Exercise instructions: Of all the lines below, output only those starting at the one with "Deus em primeiro lugar..." and ending at the one with "Repointing Brick and", both ends included, exactly as written.

Data for this exercise:
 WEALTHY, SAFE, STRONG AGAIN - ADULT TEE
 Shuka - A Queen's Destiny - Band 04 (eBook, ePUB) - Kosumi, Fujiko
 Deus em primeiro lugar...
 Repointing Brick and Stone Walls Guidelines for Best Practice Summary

---

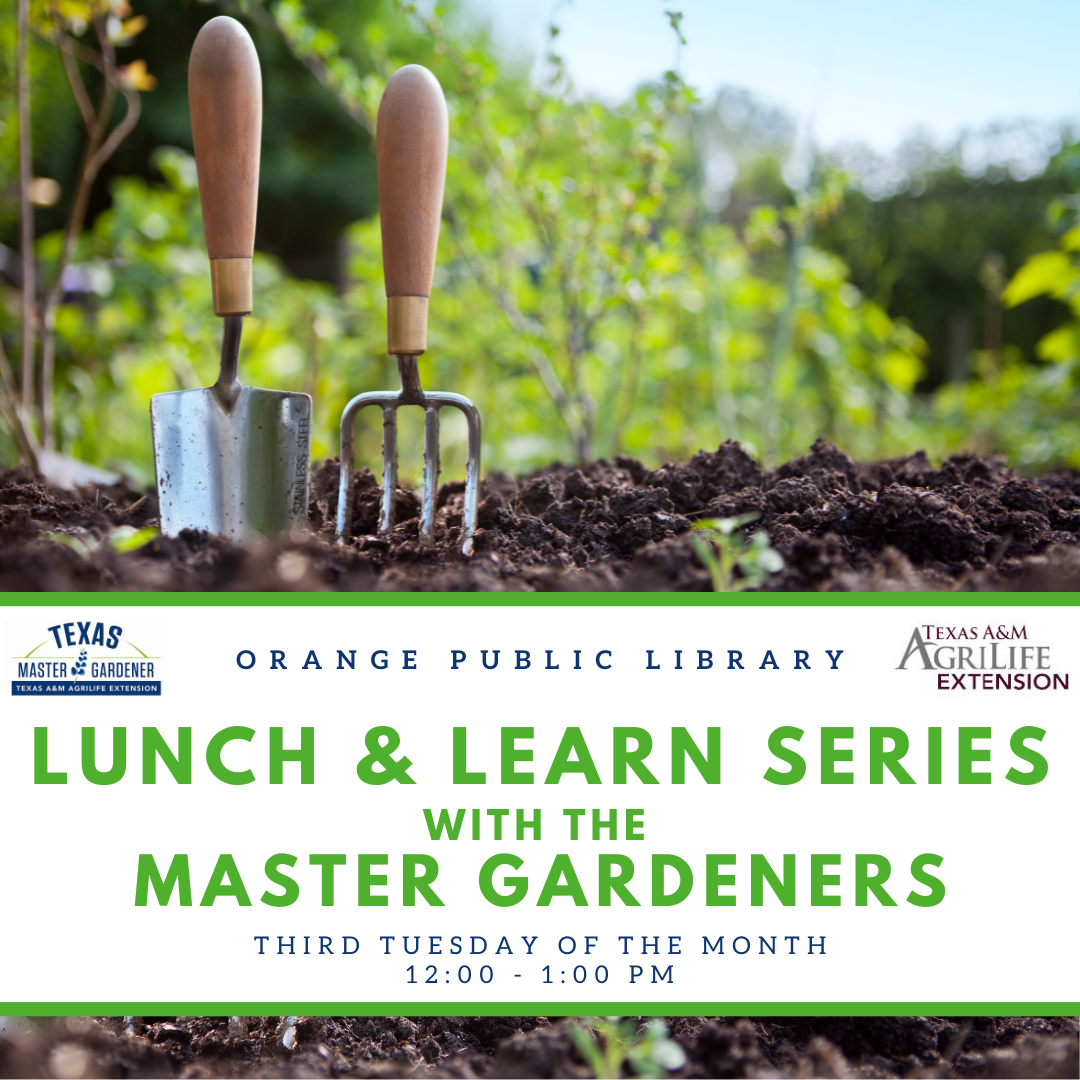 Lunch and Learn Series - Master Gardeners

Finished task:
 Deus em primeiro lugar...
 Repointing Brick and Stone Walls Guidelines for Best Practice Summary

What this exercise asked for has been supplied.